Republicans are using their majority — the party’s first majority in more than 100 years — to settle old political scores. They do not seem to realize the voters were ready for change and swept them into office in hopes things would be done differently in Montgomery.
Democrats are trying to discredit Republicans by saying all of the state’s ills are the result of GOP influences. They seem to have forgotten the Republicans have not been in charge in Montgomery since 1874.
Last year’s election should have signaled politicians at all levels of government that America’s voters are tired of the bickering and want solutions to the problems instead of more finger pointing.
It is not important who is responsible for creating the issues Alabama faces right now. What is important is finding a way to solve those issues without jeopardizing the future of the state or its citizens.
Does the failure of the PACT Program fall solely on Republicans in the legislature as Representative Johnny Mack Morrow contends in his column in today’s paper? Of course it does not. The GOP might not have been as helpful as possible, but history shows the program’s design was flawed from the beginning — it is the program’s creators and administrators, Republicans and Democrats alike, who should shoulder the blame for the program’s epic implosion.
It is time for Republicans and Democrats to put aside petty differences and fix the problems they both created. Unfortunately, it seems as though that will not happen.
Even though the election was less than a year ago, members of the legislature seem to have their eyes looking at the election of 2014 instead of the years of 2011, 2012 and 2013.
They are speeding ahead trying to build political capital by pandering to small portions of the electorate instead of focusing on the state as a whole. It is an approach that could create problems.

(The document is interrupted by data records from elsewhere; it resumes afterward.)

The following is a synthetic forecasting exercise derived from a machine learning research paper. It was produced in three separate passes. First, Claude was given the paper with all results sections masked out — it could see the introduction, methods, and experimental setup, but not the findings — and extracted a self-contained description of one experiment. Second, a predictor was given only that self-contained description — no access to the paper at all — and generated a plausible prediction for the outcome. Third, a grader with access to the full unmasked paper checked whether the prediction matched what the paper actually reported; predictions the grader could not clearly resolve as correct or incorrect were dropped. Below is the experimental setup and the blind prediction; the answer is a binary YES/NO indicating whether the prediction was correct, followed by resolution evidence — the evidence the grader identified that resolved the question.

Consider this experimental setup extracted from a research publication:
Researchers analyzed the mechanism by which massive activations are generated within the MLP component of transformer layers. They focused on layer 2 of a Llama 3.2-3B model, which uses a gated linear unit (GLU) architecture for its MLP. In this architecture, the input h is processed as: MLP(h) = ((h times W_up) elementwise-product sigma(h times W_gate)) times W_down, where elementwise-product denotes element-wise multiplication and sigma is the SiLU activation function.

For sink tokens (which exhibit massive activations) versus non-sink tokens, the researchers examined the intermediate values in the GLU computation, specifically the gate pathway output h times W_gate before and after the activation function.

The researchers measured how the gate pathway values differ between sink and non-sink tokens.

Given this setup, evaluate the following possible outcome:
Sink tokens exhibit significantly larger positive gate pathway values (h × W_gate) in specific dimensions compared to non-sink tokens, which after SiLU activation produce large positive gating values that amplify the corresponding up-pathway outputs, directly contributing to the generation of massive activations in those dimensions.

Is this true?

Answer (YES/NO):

By focusing so far ahead, legislators are failing to see the obstacles in their way. If they do not take care of today’s problems, there might not be a legislative seat available for them in 2014 should voters decide to hold them accountable and not send any incumbents back to Montgomery.
If the people elect their legislators to do a job and those legislators fail to do that job because of political bickering, a fresh start for the Alabama Legislature might not be a bad idea.